Tuesday, May 8, 2012
Pigs on pasture: TGF 2012 edition
Our eight little pigs headed out of the wooden-fenced area for the first time this afternoon. They've become accustomed to the electric netting fence along the inside of one wall of the wooden fence. So today I put up one of our small net fences outside their pen and let them get out to dig some fresh ground. In the ten days that they've been here their eight little snouts have torn up every last piece of grass or edible root in the top few inches of soil. One particularly ambitious snout had been working on a hole about eighteen inches deep when I came to check on them after lunch.
Here's a few pictures of them discovering tall grass, taller than them in some places, and plowing through a section of an old wood chip pile.
I counted three who tested the new fence with their noses and one who was so engrosssed in going after a particular root that she worked her body around till her rump was pressed against the fence. I tried to warn her, but the next pulse caused a little skriek and she jumped away from the fence. I didn't feel too bad when her snout was immediately back into the ground and she just kept digging -- this time heading well away from the fence.
I worked nearby for hour or so, just to make sure all of them have learned to move away from a shock, and not charge ahead as their natural instinct seems to be... An electric net fence couldn't handle even one of these piglets if it were really inclined to charge.

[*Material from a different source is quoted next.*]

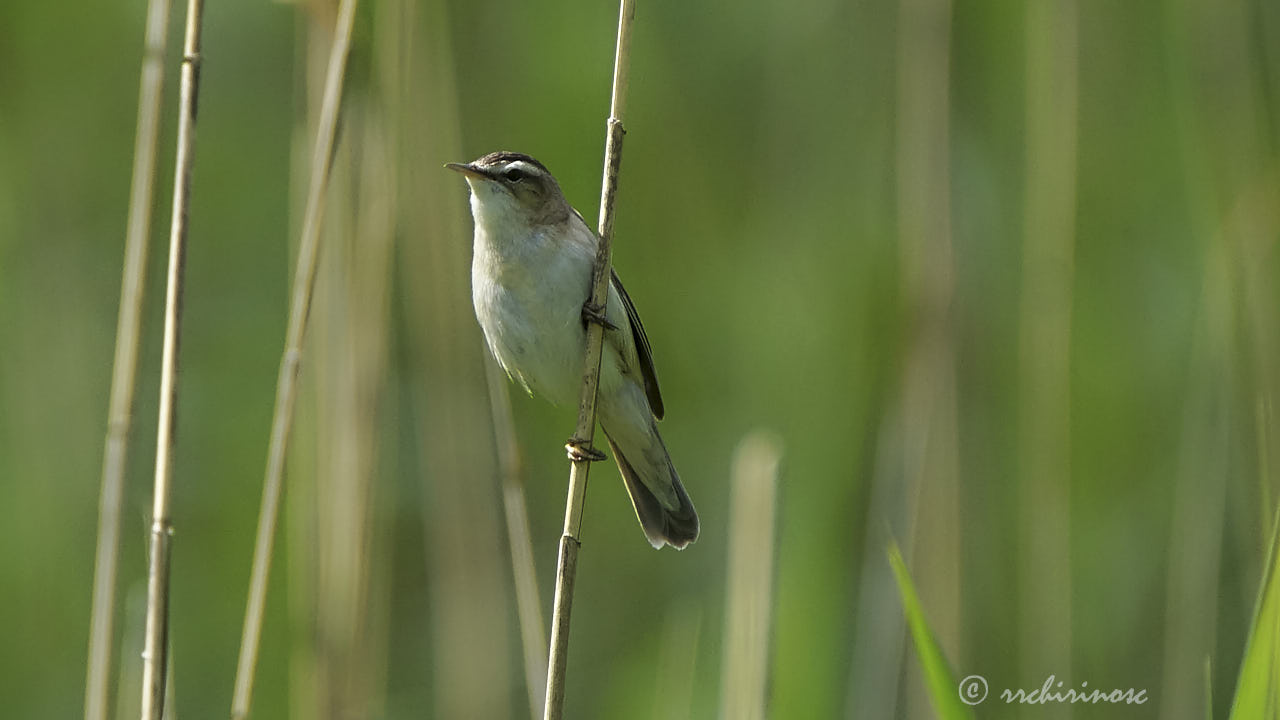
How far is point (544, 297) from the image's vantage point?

The piglet might get tangled for a bit, but eventually it would pull down the fence. Having them learn to stay away -- and back up when they accidently touch it -- is the only way to keep them moving around on the pasture.

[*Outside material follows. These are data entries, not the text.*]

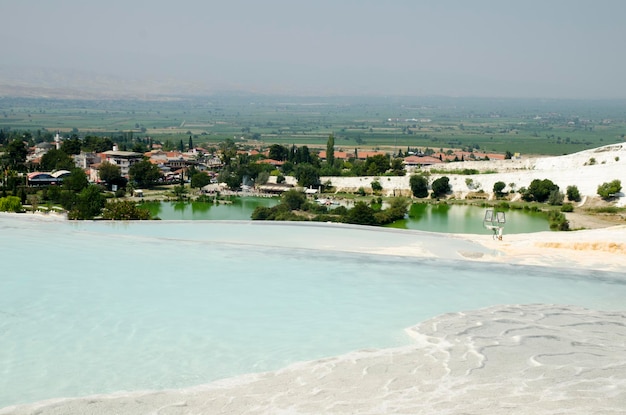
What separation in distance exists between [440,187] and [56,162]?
14134 millimetres

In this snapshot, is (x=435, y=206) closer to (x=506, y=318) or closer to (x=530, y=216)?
(x=530, y=216)

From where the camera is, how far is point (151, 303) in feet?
15.3

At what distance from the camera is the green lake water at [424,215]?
17.3m

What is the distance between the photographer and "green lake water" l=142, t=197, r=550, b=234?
17312 millimetres

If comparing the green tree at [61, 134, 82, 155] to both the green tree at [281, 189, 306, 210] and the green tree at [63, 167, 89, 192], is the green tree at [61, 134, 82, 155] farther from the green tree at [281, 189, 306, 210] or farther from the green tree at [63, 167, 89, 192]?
the green tree at [281, 189, 306, 210]

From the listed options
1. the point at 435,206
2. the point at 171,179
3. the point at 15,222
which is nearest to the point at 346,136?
the point at 171,179

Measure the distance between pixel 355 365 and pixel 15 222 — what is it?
4.89 m

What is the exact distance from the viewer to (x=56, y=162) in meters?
27.8

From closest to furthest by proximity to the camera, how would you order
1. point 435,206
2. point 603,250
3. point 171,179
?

In other news, Sharon got most of the peppers, plus much of the licorice and sage, planted in the greenhouse with help from her dad; meanwhile, her mom helped label the hundreds of eggplant, tomato, pepper, cucumber, flower, and herb transplants we'll have for sale at the Trumansburg Community Yard Sale on May 12 and the plant sale at the Ithaca armory on May 19. Perhaps happiest news of all: more than 600 gallons of water stockpiled for our irrigation needs, the mower is fixed, and the tomatoes have already started blossoming!